Molti passaggi sono davvero belli, carichi di emozione e lo stile grafico non fa che accentuarlo. I disegni puliti, semplici, "pucciosi" in alcuni casi creano un forte contrasto con la drammaticità del racconto e nei numerosi primi piani possiamo leggere sui volti dei ragazzi i loro sentimenti che ci colpiscono al cuore e allo stomaco. Molto belli anche i paesaggi, carichi di particolari, grazie ai quali ci immergiamo in una natura meravigliosa, in quella campagna giapponese che si staglia sul mare, sfondo di tanti anime e manga.

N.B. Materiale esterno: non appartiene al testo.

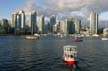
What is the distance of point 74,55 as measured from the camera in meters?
79.9

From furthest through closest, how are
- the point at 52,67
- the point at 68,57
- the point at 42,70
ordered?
the point at 68,57
the point at 52,67
the point at 42,70

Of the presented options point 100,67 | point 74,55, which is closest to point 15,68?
point 74,55

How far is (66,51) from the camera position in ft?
263

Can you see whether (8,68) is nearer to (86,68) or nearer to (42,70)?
(42,70)

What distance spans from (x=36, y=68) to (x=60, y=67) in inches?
257

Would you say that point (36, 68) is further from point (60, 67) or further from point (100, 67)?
point (100, 67)

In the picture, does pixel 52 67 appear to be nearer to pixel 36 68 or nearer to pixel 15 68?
pixel 36 68

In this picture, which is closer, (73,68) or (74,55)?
(73,68)

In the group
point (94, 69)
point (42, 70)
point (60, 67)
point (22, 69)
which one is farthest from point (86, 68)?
point (22, 69)

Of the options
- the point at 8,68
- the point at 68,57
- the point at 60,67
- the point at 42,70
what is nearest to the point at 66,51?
the point at 68,57

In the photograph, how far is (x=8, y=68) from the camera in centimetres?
7212

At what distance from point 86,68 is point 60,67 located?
274 inches

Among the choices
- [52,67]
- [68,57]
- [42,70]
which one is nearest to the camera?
[42,70]

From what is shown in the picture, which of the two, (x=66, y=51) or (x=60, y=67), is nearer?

E lo stesso stile semplice ma preciso rende quasi vivi i numerosi piatti cucinati durante la storia. Il cibo infatti è coprotagonista, nutre non solo il corpo ma anche lo spirito. Mentre Saku non riesce ad accettare la sua non idoneità alla guerra, perché vorrebbe proteggere coloro che ama e non può farlo, Miyako, pur sentendosi in colpa con i suoi compagni perché non rischia la vita come faranno loro, decide di usare questo suo "difetto". Lo trasforma in un vantaggio rendendosi utile e facendo quello che sa fare meglio, cioè cucinare pur con gli scarsi mezzi a sua disposizione.
«Mi piace far mangiare bene le persone, così che possano sentirsi meglio» dichiara la ragazza e grazie a questo trova la sua ragion d'essere in un mondo in cui la ragione sembra essere perduta. I piatti di Miyako accompagnano i compagni che devono partire, accolgono coloro che tornano e curano i feriti; pur essendo semplici e cucinati con pochi ingredienti, la fantasia e l'amore che vi sono dentro li rendono buoni e speciali. Le ricette accompagnate dal disegno particolareggiato del piatto sono spesso inserite alla fine del capitolo in cui sono consumate.

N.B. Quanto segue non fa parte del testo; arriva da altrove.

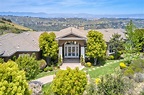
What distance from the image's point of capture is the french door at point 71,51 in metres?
46.9

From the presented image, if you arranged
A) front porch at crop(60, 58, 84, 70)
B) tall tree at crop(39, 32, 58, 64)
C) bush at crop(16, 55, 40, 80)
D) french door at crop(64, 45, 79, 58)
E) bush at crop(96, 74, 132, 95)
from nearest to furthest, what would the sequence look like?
1. bush at crop(96, 74, 132, 95)
2. bush at crop(16, 55, 40, 80)
3. tall tree at crop(39, 32, 58, 64)
4. front porch at crop(60, 58, 84, 70)
5. french door at crop(64, 45, 79, 58)

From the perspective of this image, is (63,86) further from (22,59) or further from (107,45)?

Home, Sweet Home! vale perciò la pena? Tirando le somme direi di sì. Non è un manga perfetto e inciampando su un finale non eccelso, lascia un po' l'amaro in bocca a scapito del resto della storia, fino a quel momento molto buona e che sa ben intrattenere. L'aspetto grafico è ottimo e già solo quello potrebbe meritare un vostro investimento nel suo acquisto. L'edizione della Panini Comics è buona, curata, negli standard del prodotto, disponibile anche nelle edicole. Nel complesso una buona opera prima, che poteva far ben sperare sul talento di Yu ma che purtroppo resterà unica a causa della precoce scomparsa dell'autrice.